[Text shown Boundary: Start]
Description
This model detects molecular biology-related terms in medical texts. This model is trained with the BertForTokenClassification
method from the transformers
library and imported into Spark NLP.
Predicted Entities
DNA
, Cell_type
, Cell_line
, RNA
, Protein
Open in Colab Copy S3 URICopied!
How to use
documentAssembler = DocumentAssembler()\
.setInputCol("text")\
.setOutputCol("document")
sentence_detector = SentenceDetector()\
.setInputCols(["document"])\
.setOutputCol("sentence")
tokenizer = Tokenizer()\
.setInputCols(["sentence"])\
.setOutputCol("token")
tokenClassifier = BertForTokenClassification.pretrained("bert_token_classifier_ner_cellular", "en", "clinical/models")\
.setInputCols("token", "document")\
.setOutputCol("ner")\
.setCaseSensitive(True)
ner_converter = NerConverter()\
.setInputCols(["document","token","ner"])\
.setOutputCol("ner_chunk")
[Text shown Boundary: End]
[Supplied data Boundary: Start]
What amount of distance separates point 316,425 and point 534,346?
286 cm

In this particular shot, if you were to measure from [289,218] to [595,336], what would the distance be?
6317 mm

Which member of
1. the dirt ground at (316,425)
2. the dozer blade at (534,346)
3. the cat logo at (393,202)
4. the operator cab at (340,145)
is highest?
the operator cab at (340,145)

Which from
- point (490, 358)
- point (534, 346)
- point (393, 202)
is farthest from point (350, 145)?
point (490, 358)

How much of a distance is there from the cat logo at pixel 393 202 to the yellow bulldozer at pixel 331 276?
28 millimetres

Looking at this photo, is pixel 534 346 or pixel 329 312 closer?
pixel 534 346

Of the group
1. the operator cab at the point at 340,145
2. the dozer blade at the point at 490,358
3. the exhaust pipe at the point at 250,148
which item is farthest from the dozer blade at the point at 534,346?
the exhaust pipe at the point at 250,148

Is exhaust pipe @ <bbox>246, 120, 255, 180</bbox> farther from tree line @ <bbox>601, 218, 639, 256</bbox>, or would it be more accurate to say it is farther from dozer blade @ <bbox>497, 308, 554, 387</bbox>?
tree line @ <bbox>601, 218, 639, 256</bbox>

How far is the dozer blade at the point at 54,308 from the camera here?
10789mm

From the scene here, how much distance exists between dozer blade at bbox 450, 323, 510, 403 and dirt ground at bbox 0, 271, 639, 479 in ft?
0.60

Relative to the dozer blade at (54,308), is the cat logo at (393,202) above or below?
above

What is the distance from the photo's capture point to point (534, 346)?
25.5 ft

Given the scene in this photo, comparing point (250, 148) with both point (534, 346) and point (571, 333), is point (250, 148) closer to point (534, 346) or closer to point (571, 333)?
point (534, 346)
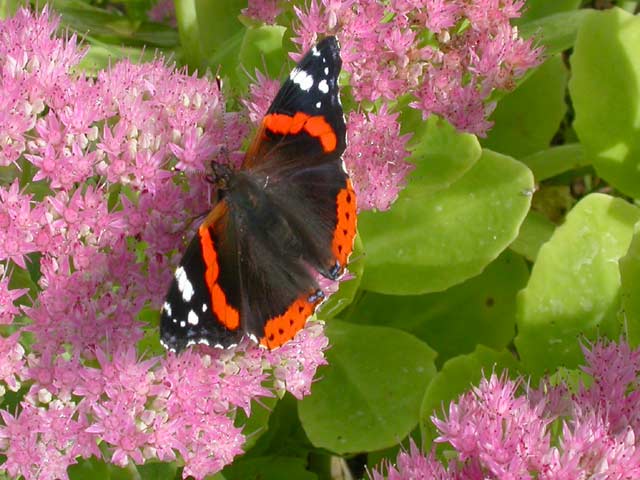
[Supplied data Boundary: End]
**Exercise tasks:**
**A)** According to the model page, which library provides the method used to train the model?
**B)** Say whether each statement agrees with the model page: (i) The model detects molecular biology-related terms in medical texts. (ii) The tokenizer takes "document" as its input column. (iii) The token classifier is set to ignore case.
**C)** List all the predicted entities named on the model page.

**Completed exercise:**
**A)** The transformers library.

**B)**
(i) Yes: "This model detects molecular biology-related terms in medical texts."
(ii) No: ".setInputCols(["sentence"])"
(iii) No: ".setCaseSensitive(True)"

**C)** DNA, Cell_type, Cell_line, RNA, Protein